I think I’ve convinced Iddo that not all research code should be carefully tested, released code, ready for users to apply blindly. I think he and I are both in agreement that some code should be polished in that manner, though I remain less convinced than him that the Bioinformatics Testing Consortium will do much to further that aim.
There have been some other responses to Iddo’s original post.
Deepak Singh takes the view that scientists don’t publish their code because they are horrible, lazy programmers, and that if they would just work harder and be trained better then the problem would go away. If only it were that simple! He correctly points out that a lot of industrial code is also hacked together for rapid prototyping and used past the point where it should be.

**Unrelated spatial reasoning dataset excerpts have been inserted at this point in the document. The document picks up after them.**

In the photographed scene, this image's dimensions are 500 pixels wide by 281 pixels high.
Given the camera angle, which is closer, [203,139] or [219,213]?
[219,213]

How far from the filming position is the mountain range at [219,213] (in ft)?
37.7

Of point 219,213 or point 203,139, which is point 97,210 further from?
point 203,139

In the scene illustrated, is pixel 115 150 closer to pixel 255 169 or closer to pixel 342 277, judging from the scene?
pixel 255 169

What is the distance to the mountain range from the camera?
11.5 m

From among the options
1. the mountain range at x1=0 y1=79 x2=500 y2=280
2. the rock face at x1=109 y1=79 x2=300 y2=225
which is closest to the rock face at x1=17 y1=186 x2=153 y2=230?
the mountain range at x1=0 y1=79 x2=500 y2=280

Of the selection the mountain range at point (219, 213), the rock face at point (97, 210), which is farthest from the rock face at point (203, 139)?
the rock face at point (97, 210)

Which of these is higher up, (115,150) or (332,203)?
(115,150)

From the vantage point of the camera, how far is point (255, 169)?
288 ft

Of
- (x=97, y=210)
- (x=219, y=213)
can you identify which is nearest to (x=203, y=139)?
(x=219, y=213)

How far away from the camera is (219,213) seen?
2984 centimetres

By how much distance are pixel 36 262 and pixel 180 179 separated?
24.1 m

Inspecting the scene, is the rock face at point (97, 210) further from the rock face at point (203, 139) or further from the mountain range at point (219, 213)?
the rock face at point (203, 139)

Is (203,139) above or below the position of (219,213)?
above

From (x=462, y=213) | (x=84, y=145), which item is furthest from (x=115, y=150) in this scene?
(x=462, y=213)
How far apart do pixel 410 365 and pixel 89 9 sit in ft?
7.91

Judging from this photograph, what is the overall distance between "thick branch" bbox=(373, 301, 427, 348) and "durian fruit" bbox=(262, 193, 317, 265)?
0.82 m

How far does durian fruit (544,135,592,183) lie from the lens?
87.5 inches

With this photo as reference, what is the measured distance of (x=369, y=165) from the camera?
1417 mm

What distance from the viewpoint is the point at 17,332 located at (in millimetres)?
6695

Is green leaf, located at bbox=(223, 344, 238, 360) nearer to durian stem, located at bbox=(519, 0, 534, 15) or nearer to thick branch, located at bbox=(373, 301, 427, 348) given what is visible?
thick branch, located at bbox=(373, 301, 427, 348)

He believes, however, that industrial programmers are better at programming than scientists (true in some cases, and perhaps even on average, but there are certainly exceptions).
I remain unconvinced that simply training scientists to be better programmers would make much difference. I’m a pretty good, highly trained programmer (PhD in computer science, over 40 years of programming experience in various languages), but a lot of my research code is not in a state where I’d be willing to distribute it. Major refactoring is needed of most of the bigger programs, and I don’t have the time, the resources, nor the incentive to do it. I do try to write clean code with decent documentation, but a lot of the bigger projects involved student work that I did not have time to clean up.
Even where the code is all mine, after 5 or 10 years of intermittent work on a project the code has often drifted a long way from the original design, and design decisions that were good ones at the time they were made are no longer good choices—hence the need for major refactoring.
There is some discussion of the need for open source code triggered by Iddo’s article, but the discussion there doesn’t seem to go anywhere. One commenter advocates open-notebook science—a position I have some agreement with, but I’m often constrained by the fact that the data I’m analyzing is not my data, so I need permission of the data owner before saying anything about it. Because my programming is mostly driven by the data I’m analyzing (looking for patterns and anomalies in data), releasing my notes about what I’m programming and why would release the part of the data that the data owner regards as most precious (the interpretation), even if the data itself is kept hidden. The commenter would probably claim that the data should be released as soon as it is collected, but that is almost never my decision to make.